» WHAT THE TASK ASKS: Your reply should be the whole listing, copied exactly, with the pictures left out.

***** INPUT DATA *****

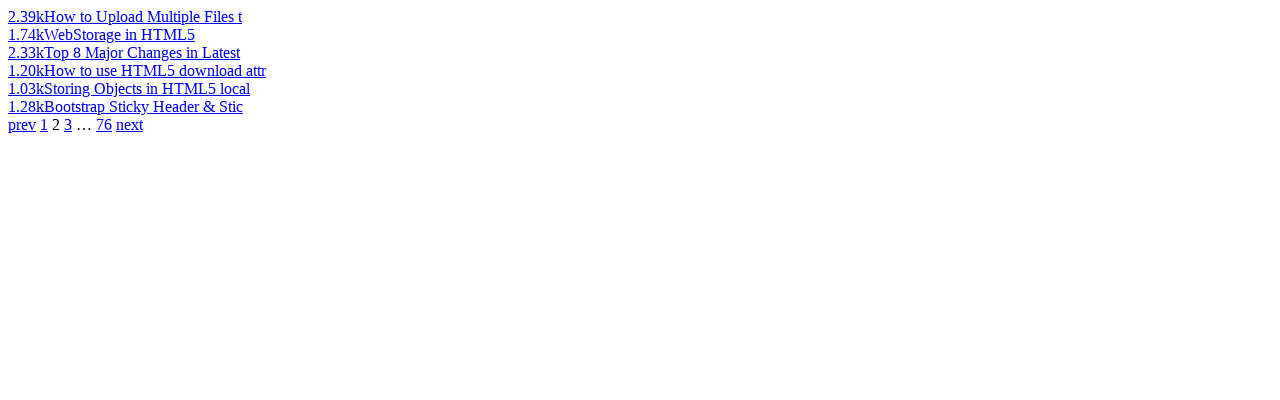

--- FILE ---
content_type: text/html; charset=utf-8
request_url: https://findnerd.com/list/viewrecent/Filling-Values-in-a-html-table-dynamically/232?page=2
body_size: 678
content:
							 
							 
									  <div class="otherComments">
										<!----> <a href="/list/view/How-to-Upload-Multiple-Files-to-Drive-Using-HTML-Form/30026/" class="image">2.39k</a><a href="/list/view/How-to-Upload-Multiple-Files-to-Drive-Using-HTML-Form/30026/" class="text">How to Upload Multiple Files t</a>
									  </div>
									  
							 
									  <div class="otherComments">
										<!----> <a href="/list/view/WebStorage-in-HTML5/27396/" class="image">1.74k</a><a href="/list/view/WebStorage-in-HTML5/27396/" class="text">WebStorage in HTML5</a>
									  </div>
									  
							 
									  <div class="otherComments">
										<!----> <a href="/list/view/Top-8-Major-Changes-in-Latest-Bootstrap-4-Alpha-Version-for-Web-Designers/27127/" class="image">2.33k</a><a href="/list/view/Top-8-Major-Changes-in-Latest-Bootstrap-4-Alpha-Version-for-Web-Designers/27127/" class="text">Top 8 Major Changes in Latest </a>
									  </div>
									  
							 
									  <div class="otherComments">
										<!----> <a href="/list/view/How-to-use-HTML5-download-attribute/27049/" class="image">1.20k</a><a href="/list/view/How-to-use-HTML5-download-attribute/27049/" class="text">How to use HTML5 download attr</a>
									  </div>
									  
							 
									  <div class="otherComments">
										<!----> <a href="/list/view/Storing-Objects-in-HTML5-localStorage/27004/" class="image">1.03k</a><a href="/list/view/Storing-Objects-in-HTML5-localStorage/27004/" class="text">Storing Objects in HTML5 local</a>
									  </div>
									  
							 
									  <div class="otherComments">
										<!----> <a href="/list/view/Bootstrap-Sticky-Header--Sticky-Footer/26590/" class="image">1.28k</a><a href="/list/view/Bootstrap-Sticky-Header--Sticky-Footer/26590/" class="text">Bootstrap Sticky Header & Stic</a>
									  </div>
									  									
						
									 <div class="paginate paginajax"><a href="/list/viewrecent/Filling-Values-in-a-html-table-dynamically/232?page=1" class="prev_page" rel="prev start">prev</a> <a href="/list/viewrecent/Filling-Values-in-a-html-table-dynamically/232?page=1" rel="prev start">1</a> <span class="current">2</span> <a href="/list/viewrecent/Filling-Values-in-a-html-table-dynamically/232?page=3" rel="next">3</a> <span class="gap">&hellip;</span> <a href="/list/viewrecent/Filling-Values-in-a-html-table-dynamically/232?page=76">76</a> <a href="/list/viewrecent/Filling-Values-in-a-html-table-dynamically/232?page=3" class="next_page" rel="next">next</a></div>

*****

» ANSWER SPACE:
--- FILE ---
content_type: text/html; charset=utf-8
request_url: https://findnerd.com/list/viewrecent/Filling-Values-in-a-html-table-dynamically/232?page=2
body_size: 678
content:
							 
							 
									  <div class="otherComments">
										<!----> <a href="/list/view/How-to-Upload-Multiple-Files-to-Drive-Using-HTML-Form/30026/" class="image">2.39k</a><a href="/list/view/How-to-Upload-Multiple-Files-to-Drive-Using-HTML-Form/30026/" class="text">How to Upload Multiple Files t</a>
									  </div>
									  
							 
									  <div class="otherComments">
										<!----> <a href="/list/view/WebStorage-in-HTML5/27396/" class="image">1.74k</a><a href="/list/view/WebStorage-in-HTML5/27396/" class="text">WebStorage in HTML5</a>
									  </div>
									  
							 
									  <div class="otherComments">
										<!----> <a href="/list/view/Top-8-Major-Changes-in-Latest-Bootstrap-4-Alpha-Version-for-Web-Designers/27127/" class="image">2.33k</a><a href="/list/view/Top-8-Major-Changes-in-Latest-Bootstrap-4-Alpha-Version-for-Web-Designers/27127/" class="text">Top 8 Major Changes in Latest </a>
									  </div>
									  
							 
									  <div class="otherComments">
										<!----> <a href="/list/view/How-to-use-HTML5-download-attribute/27049/" class="image">1.20k</a><a href="/list/view/How-to-use-HTML5-download-attribute/27049/" class="text">How to use HTML5 download attr</a>
									  </div>
									  
							 
									  <div class="otherComments">
										<!----> <a href="/list/view/Storing-Objects-in-HTML5-localStorage/27004/" class="image">1.03k</a><a href="/list/view/Storing-Objects-in-HTML5-localStorage/27004/" class="text">Storing Objects in HTML5 local</a>
									  </div>
									  
							 
									  <div class="otherComments">
										<!----> <a href="/list/view/Bootstrap-Sticky-Header--Sticky-Footer/26590/" class="image">1.28k</a><a href="/list/view/Bootstrap-Sticky-Header--Sticky-Footer/26590/" class="text">Bootstrap Sticky Header & Stic</a>
									  </div>
									  									
						
									 <div class="paginate paginajax"><a href="/list/viewrecent/Filling-Values-in-a-html-table-dynamically/232?page=1" class="prev_page" rel="prev start">prev</a> <a href="/list/viewrecent/Filling-Values-in-a-html-table-dynamically/232?page=1" rel="prev start">1</a> <span class="current">2</span> <a href="/list/viewrecent/Filling-Values-in-a-html-table-dynamically/232?page=3" rel="next">3</a> <span class="gap">&hellip;</span> <a href="/list/viewrecent/Filling-Values-in-a-html-table-dynamically/232?page=76">76</a> <a href="/list/viewrecent/Filling-Values-in-a-html-table-dynamically/232?page=3" class="next_page" rel="next">next</a></div>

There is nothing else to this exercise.